>> START Extracted material

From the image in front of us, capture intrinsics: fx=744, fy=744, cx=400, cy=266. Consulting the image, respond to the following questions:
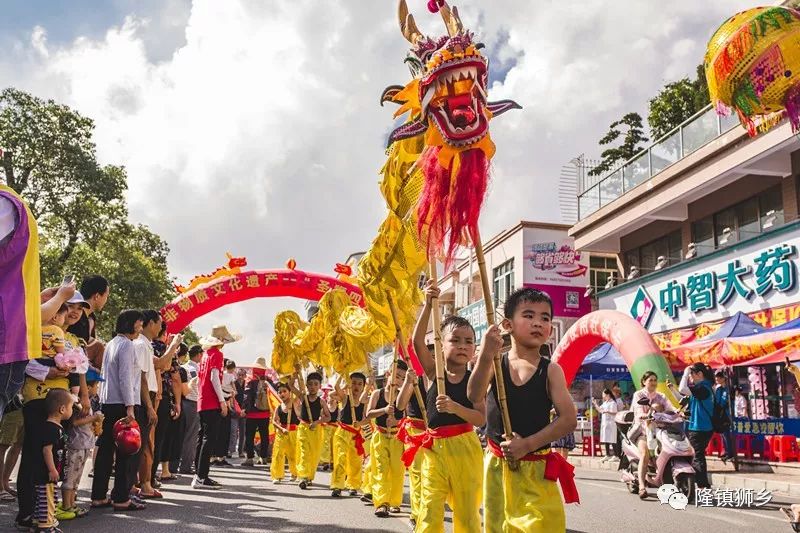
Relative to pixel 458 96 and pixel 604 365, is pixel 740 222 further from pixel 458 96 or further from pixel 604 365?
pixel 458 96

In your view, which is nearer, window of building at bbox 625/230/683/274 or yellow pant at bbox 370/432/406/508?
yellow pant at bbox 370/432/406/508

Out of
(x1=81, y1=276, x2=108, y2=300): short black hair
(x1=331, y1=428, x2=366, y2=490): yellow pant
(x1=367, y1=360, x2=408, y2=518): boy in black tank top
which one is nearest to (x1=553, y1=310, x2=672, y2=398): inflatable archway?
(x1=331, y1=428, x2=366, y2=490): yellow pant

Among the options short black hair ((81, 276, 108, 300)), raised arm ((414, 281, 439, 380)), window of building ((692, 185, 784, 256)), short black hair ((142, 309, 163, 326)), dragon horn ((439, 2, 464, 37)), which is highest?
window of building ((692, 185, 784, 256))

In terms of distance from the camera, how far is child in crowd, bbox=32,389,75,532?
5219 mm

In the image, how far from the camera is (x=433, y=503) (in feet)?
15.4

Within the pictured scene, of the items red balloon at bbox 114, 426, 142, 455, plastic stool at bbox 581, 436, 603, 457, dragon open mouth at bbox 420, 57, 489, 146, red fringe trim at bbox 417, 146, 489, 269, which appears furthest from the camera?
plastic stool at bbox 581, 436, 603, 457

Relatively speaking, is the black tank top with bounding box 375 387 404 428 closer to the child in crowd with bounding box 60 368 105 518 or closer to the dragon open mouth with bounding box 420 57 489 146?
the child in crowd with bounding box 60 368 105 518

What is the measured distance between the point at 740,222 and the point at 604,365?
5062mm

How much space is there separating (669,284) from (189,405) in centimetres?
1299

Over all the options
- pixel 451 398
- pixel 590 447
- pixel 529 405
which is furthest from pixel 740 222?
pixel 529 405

>> END Extracted material
>> START Extracted material

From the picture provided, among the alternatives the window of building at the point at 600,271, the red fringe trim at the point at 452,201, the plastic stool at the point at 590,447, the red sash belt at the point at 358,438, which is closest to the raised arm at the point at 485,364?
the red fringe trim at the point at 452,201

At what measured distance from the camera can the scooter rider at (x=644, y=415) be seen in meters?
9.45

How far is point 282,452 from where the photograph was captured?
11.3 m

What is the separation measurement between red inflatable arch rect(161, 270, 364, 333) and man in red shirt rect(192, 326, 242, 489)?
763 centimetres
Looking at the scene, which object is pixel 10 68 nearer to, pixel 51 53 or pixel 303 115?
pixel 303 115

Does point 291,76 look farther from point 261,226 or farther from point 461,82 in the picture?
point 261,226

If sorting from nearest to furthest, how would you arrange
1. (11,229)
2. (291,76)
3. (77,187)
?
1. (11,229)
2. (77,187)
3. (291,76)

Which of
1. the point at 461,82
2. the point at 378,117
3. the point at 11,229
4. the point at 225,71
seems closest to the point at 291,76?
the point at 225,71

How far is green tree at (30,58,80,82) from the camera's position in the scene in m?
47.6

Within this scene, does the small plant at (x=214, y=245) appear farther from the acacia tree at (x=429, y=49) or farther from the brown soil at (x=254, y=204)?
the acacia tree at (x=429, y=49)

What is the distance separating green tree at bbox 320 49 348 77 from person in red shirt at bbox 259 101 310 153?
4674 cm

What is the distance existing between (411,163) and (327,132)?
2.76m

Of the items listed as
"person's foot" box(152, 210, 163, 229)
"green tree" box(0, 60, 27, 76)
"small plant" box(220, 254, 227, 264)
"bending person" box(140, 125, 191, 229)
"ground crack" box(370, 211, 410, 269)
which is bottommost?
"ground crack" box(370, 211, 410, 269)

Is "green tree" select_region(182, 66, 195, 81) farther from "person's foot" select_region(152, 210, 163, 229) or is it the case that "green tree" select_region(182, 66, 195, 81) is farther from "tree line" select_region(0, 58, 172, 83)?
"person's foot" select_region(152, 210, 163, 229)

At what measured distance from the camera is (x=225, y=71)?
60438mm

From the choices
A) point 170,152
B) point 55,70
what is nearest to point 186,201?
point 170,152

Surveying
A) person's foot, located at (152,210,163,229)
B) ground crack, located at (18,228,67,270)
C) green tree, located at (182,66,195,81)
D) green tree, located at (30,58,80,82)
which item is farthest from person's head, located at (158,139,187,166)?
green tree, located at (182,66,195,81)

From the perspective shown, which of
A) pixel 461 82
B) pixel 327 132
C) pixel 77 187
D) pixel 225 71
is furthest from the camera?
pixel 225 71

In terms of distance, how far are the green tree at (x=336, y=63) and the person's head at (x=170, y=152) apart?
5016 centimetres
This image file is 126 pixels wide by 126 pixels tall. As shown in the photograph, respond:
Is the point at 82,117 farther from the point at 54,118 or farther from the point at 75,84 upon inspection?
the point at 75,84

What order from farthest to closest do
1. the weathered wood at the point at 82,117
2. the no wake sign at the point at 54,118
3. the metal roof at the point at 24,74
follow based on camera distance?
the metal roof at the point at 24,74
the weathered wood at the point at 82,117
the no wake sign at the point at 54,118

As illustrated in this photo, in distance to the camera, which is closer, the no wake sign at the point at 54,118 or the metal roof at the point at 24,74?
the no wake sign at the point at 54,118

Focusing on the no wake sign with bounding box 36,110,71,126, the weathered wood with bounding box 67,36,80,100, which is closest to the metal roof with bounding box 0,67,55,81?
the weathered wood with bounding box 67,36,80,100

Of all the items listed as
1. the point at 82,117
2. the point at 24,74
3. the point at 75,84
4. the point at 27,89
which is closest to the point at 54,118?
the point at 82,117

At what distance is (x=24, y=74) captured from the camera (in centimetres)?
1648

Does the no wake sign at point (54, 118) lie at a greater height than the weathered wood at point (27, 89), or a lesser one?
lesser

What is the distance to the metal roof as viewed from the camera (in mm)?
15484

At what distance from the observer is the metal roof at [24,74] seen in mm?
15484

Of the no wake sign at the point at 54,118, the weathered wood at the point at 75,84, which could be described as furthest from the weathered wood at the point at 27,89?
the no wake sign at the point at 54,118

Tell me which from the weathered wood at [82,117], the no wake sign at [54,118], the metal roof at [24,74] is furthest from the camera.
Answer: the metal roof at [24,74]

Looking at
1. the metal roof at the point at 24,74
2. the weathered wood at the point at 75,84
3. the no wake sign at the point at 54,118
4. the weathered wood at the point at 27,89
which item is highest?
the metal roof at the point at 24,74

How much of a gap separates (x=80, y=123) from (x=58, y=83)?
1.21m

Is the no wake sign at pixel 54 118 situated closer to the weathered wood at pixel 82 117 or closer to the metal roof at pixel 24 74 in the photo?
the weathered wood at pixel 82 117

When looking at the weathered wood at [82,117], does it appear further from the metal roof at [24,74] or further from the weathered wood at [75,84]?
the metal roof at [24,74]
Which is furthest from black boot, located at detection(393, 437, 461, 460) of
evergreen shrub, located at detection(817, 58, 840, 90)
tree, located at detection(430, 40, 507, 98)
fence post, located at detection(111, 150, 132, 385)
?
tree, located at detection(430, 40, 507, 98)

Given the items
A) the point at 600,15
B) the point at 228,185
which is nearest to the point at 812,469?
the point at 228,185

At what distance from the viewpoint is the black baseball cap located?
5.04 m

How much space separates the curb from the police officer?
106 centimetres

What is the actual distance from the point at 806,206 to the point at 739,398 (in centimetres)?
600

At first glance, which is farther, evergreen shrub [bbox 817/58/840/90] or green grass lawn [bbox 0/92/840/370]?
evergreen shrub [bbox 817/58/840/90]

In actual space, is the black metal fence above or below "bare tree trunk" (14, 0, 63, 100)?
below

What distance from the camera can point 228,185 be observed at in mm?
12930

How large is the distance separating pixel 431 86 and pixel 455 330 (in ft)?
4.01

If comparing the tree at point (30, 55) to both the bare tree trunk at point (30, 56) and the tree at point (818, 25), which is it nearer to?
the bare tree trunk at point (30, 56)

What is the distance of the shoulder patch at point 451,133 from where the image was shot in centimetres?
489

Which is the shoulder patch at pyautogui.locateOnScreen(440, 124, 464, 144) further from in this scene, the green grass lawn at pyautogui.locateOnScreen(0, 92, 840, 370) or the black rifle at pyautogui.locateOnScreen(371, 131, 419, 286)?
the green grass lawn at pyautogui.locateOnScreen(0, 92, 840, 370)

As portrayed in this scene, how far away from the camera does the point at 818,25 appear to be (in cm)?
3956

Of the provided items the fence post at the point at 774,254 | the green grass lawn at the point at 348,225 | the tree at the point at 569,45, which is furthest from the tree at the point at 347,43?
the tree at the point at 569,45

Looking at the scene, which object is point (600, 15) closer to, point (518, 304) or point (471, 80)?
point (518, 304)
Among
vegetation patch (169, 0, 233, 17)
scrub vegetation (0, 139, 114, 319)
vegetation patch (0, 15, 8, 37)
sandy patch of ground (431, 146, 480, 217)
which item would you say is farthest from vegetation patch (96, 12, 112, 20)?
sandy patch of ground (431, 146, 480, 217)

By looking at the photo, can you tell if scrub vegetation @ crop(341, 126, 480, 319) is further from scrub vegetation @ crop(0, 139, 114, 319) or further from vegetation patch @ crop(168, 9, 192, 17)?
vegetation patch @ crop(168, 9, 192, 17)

>> END Extracted material

- [Exercise details]: Copy out the lines of the material word for word, starting with the line containing "At what distance from the observer" and ending with the line containing "106 centimetres", both included.

- [The response]:
At what distance from the observer is the metal roof at [24,74] seen in mm?
15484

Of the no wake sign at the point at 54,118, the weathered wood at the point at 75,84, which could be described as furthest from the weathered wood at the point at 27,89?
the no wake sign at the point at 54,118

Tell me which from the weathered wood at [82,117], the no wake sign at [54,118], the metal roof at [24,74] is furthest from the camera.
Answer: the metal roof at [24,74]

Looking at
1. the metal roof at the point at 24,74
2. the weathered wood at the point at 75,84
3. the no wake sign at the point at 54,118
4. the weathered wood at the point at 27,89
which item is highest?
the metal roof at the point at 24,74

How much of a gap separates (x=80, y=123) from (x=58, y=83)?
1.21m

Is the no wake sign at pixel 54 118 situated closer to the weathered wood at pixel 82 117 or closer to the metal roof at pixel 24 74 in the photo?
the weathered wood at pixel 82 117

When looking at the weathered wood at [82,117], does it appear further from the metal roof at [24,74] or further from the weathered wood at [75,84]?
the metal roof at [24,74]
Which is furthest from black boot, located at detection(393, 437, 461, 460) of
evergreen shrub, located at detection(817, 58, 840, 90)
tree, located at detection(430, 40, 507, 98)
fence post, located at detection(111, 150, 132, 385)
?
tree, located at detection(430, 40, 507, 98)

Given the items
A) the point at 600,15
B) the point at 228,185
which is nearest to the point at 812,469?
the point at 228,185

At what distance from the viewpoint is the black baseball cap located?
5.04 m

How much space separates the curb from the police officer?
106 centimetres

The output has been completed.